Patients with FTLD demonstrated impairment on neuropsychological measures. Patients with FTLD exhibited reduced bilateral frontotemporal GMD relative to controls, consistent with the known anatomic distribution of FTLD pathology. Higher CR index was associated with superior letter fluency and with GMD in right dorsolateral prefrontal cortex, orbitofrontal cortex, rostral frontal cortex, and inferior frontal gyrus.
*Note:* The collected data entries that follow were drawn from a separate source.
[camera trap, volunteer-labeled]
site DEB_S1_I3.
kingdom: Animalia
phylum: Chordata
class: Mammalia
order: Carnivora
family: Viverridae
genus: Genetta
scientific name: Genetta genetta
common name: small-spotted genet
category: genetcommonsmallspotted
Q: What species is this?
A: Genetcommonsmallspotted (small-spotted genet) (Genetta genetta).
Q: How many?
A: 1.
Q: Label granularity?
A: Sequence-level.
Furthermore, we found that higher GMD in frontal regions associated with CR was associated with superior letter fluency.


Executive control and verbal ability assessed by letter fluency in FTLD is mediated in part by CR and frontal GMD. The identification of factors influencing cognitive and anatomic heterogeneity in FTLD suggests that CR should be considered in symptom detection, prognosis, and treatment.